The problem ▸ Please count the lines in the items below that contain the string "instances", matching case exactly, and give only the number.

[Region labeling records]
━━━━

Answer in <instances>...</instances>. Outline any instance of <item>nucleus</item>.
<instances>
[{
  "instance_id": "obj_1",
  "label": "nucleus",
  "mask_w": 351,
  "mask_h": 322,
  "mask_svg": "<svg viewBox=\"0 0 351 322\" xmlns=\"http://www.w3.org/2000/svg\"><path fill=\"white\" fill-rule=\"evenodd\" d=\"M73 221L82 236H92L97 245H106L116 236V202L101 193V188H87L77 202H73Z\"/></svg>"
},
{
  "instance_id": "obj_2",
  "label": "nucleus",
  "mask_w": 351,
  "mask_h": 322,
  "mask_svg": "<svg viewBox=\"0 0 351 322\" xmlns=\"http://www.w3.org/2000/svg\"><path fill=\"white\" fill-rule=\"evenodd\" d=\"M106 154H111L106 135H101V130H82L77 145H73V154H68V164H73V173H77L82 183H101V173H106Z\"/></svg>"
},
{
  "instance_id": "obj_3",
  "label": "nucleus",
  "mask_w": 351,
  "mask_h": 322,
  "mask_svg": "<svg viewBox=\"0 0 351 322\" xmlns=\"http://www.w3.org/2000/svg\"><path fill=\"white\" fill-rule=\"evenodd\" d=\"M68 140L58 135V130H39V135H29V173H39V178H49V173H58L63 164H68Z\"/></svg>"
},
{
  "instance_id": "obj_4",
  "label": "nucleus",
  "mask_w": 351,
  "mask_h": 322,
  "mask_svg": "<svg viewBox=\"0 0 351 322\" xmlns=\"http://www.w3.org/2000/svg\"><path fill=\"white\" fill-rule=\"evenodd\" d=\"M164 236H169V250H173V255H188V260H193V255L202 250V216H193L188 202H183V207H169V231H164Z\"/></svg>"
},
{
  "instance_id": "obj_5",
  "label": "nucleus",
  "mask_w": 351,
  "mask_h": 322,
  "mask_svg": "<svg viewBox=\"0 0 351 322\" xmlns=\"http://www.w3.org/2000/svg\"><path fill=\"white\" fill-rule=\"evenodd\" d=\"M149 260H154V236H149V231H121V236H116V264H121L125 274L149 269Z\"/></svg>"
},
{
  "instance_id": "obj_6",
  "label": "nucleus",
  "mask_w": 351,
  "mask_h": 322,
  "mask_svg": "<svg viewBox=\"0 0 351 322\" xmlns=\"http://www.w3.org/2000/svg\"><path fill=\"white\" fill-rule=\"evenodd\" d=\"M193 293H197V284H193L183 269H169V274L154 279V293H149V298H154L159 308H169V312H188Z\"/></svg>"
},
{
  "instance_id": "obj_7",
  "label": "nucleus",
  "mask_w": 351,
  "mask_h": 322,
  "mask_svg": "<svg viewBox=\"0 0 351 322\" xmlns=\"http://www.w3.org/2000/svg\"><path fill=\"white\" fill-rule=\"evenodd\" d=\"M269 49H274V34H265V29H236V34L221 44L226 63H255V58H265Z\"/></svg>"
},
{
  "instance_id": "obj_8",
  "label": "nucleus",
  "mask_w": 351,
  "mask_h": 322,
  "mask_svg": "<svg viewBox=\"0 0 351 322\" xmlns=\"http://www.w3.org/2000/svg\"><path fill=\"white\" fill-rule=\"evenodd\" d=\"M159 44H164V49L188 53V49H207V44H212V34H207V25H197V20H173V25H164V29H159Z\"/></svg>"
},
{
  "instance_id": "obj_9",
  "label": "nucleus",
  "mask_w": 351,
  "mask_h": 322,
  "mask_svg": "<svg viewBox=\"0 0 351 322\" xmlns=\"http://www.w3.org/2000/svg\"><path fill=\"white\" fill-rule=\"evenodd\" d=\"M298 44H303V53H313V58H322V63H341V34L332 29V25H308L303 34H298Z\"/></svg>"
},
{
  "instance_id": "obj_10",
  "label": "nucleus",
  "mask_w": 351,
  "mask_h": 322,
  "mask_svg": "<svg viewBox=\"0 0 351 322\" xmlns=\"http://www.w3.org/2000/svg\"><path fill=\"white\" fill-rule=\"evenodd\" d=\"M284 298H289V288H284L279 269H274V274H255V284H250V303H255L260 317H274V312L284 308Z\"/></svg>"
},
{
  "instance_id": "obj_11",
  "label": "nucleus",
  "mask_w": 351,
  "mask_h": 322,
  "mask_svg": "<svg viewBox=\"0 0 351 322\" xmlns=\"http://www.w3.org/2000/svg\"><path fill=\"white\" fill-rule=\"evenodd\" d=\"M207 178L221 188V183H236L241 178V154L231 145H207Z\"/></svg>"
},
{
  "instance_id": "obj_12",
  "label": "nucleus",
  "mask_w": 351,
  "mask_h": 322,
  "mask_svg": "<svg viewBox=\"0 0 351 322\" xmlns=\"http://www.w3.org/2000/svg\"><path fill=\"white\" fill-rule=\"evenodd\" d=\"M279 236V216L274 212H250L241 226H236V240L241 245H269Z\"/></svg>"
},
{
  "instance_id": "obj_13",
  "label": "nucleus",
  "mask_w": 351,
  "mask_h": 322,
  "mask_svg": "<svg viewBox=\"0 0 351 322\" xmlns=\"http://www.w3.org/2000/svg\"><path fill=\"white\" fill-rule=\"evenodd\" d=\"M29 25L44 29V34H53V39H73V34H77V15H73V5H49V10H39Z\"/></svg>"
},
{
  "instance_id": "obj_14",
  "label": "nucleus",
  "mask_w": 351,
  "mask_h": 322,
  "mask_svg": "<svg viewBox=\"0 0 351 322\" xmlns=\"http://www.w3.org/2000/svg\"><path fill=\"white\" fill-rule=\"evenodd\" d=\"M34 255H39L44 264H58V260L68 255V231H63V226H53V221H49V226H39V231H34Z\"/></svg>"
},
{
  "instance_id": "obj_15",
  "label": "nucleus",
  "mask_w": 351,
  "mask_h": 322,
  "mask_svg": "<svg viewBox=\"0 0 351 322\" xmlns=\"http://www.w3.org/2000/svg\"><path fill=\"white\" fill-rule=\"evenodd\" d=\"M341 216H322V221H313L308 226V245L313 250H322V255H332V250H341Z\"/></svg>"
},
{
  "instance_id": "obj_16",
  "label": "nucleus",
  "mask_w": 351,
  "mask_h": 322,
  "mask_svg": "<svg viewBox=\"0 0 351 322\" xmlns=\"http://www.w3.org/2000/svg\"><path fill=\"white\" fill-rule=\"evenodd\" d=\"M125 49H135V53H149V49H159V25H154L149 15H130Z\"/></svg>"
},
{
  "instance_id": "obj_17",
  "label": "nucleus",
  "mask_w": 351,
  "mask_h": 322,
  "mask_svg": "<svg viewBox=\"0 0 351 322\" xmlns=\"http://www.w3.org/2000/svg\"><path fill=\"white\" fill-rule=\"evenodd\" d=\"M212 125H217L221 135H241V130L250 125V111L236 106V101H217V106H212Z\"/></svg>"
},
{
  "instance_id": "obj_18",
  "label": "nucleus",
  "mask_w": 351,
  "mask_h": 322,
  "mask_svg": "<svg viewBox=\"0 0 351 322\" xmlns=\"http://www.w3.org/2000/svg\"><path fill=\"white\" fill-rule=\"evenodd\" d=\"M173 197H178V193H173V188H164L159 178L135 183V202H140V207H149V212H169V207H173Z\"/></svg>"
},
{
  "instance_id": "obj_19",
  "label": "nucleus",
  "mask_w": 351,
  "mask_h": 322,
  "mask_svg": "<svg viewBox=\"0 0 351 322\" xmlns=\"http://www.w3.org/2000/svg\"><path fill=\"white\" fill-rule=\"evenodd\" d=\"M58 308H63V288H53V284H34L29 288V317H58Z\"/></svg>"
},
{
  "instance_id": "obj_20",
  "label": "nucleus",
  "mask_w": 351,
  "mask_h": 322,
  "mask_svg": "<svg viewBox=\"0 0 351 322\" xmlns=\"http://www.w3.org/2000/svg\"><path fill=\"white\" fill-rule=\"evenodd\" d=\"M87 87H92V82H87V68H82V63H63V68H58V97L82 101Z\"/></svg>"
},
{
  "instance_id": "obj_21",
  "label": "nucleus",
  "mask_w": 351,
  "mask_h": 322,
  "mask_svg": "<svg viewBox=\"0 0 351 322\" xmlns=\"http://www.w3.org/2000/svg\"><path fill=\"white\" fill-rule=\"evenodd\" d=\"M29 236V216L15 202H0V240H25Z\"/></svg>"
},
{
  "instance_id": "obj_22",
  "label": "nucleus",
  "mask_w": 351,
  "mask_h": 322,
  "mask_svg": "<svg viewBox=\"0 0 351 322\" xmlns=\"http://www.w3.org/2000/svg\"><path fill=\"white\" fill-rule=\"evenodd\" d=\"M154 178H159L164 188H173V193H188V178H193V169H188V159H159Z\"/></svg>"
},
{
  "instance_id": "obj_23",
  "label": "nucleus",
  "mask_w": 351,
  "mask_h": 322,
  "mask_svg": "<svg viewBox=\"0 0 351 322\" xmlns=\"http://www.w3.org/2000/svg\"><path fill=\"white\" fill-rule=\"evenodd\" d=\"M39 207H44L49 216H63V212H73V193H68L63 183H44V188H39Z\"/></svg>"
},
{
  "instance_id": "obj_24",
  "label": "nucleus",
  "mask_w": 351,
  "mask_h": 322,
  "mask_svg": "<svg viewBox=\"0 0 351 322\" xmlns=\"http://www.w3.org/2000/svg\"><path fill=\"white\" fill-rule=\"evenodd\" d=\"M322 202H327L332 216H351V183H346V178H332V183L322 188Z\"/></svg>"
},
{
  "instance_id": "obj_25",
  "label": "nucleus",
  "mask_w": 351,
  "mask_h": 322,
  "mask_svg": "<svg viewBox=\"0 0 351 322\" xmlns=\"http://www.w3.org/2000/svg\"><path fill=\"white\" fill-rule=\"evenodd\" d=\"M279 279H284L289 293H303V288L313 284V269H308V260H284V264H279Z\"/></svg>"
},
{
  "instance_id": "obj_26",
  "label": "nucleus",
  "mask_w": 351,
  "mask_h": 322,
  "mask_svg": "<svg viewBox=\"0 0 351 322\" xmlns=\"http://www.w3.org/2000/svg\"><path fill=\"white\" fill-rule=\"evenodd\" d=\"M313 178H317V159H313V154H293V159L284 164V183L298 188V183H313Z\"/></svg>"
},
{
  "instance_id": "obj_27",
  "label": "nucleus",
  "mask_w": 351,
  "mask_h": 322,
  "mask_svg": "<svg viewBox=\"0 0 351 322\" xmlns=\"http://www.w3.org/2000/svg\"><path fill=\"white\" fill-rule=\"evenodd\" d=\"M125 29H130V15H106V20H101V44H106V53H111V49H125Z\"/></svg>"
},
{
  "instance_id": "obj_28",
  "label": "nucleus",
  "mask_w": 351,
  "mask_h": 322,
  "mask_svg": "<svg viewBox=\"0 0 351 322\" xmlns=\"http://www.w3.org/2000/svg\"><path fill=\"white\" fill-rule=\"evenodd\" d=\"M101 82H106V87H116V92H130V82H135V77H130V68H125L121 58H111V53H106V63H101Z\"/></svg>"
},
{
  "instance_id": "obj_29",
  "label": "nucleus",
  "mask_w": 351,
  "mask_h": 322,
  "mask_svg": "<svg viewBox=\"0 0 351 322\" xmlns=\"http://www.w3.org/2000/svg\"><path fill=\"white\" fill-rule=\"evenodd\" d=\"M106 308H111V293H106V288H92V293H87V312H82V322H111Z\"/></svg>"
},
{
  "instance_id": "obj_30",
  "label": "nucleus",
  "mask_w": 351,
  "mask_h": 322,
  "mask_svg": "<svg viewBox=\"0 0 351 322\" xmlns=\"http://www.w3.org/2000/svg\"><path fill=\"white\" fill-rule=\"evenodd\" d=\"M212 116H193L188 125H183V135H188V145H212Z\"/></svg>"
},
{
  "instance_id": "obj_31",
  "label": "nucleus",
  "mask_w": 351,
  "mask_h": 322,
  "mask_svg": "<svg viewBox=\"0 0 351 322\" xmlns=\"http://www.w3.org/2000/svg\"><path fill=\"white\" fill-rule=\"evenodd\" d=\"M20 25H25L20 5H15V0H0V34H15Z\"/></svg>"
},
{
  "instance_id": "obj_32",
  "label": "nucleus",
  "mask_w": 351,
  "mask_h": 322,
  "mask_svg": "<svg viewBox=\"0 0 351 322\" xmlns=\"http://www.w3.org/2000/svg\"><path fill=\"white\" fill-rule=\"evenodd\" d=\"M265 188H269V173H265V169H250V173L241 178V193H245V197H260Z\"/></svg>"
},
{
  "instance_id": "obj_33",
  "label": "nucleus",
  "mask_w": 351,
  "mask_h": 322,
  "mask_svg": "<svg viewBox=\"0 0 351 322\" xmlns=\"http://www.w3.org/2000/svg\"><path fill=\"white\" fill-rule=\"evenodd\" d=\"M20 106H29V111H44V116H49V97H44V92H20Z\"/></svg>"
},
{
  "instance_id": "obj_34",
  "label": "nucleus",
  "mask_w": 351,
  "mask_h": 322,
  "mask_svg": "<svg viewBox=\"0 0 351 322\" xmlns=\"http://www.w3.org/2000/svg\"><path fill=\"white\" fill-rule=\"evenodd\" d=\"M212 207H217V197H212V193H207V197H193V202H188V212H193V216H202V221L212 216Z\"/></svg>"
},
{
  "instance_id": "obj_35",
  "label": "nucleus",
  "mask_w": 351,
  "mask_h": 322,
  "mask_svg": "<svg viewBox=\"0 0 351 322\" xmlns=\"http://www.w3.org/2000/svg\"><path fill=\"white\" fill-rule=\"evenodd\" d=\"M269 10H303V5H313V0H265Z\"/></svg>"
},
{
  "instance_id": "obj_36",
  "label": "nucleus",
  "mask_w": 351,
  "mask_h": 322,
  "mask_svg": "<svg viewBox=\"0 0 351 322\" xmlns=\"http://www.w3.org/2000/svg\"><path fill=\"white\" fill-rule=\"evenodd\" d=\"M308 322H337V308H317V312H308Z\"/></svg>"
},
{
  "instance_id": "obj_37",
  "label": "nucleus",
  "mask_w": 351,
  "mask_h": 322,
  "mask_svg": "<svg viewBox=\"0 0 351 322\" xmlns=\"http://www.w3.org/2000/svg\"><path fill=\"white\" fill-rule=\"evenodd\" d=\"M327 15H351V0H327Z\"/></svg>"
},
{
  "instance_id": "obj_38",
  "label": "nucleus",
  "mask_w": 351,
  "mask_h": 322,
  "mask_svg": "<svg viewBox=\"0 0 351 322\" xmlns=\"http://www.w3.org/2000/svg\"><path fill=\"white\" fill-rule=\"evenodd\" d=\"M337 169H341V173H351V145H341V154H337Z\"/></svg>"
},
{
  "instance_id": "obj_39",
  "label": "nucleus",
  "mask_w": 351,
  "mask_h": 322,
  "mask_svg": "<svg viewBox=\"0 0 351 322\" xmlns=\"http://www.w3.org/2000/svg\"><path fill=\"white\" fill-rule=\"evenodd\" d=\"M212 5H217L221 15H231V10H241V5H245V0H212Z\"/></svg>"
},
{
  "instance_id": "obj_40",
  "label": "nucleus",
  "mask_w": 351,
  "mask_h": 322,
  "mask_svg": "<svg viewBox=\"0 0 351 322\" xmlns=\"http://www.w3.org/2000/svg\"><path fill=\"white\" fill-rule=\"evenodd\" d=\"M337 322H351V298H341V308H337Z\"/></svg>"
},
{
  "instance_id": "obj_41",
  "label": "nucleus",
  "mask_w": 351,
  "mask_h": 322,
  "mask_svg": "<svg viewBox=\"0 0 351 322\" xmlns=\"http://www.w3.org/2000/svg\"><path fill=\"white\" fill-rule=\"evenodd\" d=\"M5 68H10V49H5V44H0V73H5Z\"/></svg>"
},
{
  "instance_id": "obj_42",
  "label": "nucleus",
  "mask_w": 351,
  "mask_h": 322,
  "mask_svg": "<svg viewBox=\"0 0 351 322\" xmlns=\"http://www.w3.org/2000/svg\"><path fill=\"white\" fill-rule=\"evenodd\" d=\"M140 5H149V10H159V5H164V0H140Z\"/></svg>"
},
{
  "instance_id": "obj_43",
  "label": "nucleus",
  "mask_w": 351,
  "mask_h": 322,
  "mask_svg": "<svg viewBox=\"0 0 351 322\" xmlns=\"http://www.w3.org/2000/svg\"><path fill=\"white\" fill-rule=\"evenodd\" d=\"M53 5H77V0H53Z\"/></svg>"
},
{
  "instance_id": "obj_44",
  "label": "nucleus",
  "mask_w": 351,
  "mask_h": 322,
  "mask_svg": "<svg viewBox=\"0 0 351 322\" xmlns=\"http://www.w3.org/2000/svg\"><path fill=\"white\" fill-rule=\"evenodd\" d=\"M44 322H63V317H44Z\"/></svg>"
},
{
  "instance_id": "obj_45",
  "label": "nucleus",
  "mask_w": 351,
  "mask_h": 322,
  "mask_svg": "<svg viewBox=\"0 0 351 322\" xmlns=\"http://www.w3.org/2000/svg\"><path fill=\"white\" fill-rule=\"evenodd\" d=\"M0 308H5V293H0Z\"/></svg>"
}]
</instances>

━━━━

Written answer ▸ 3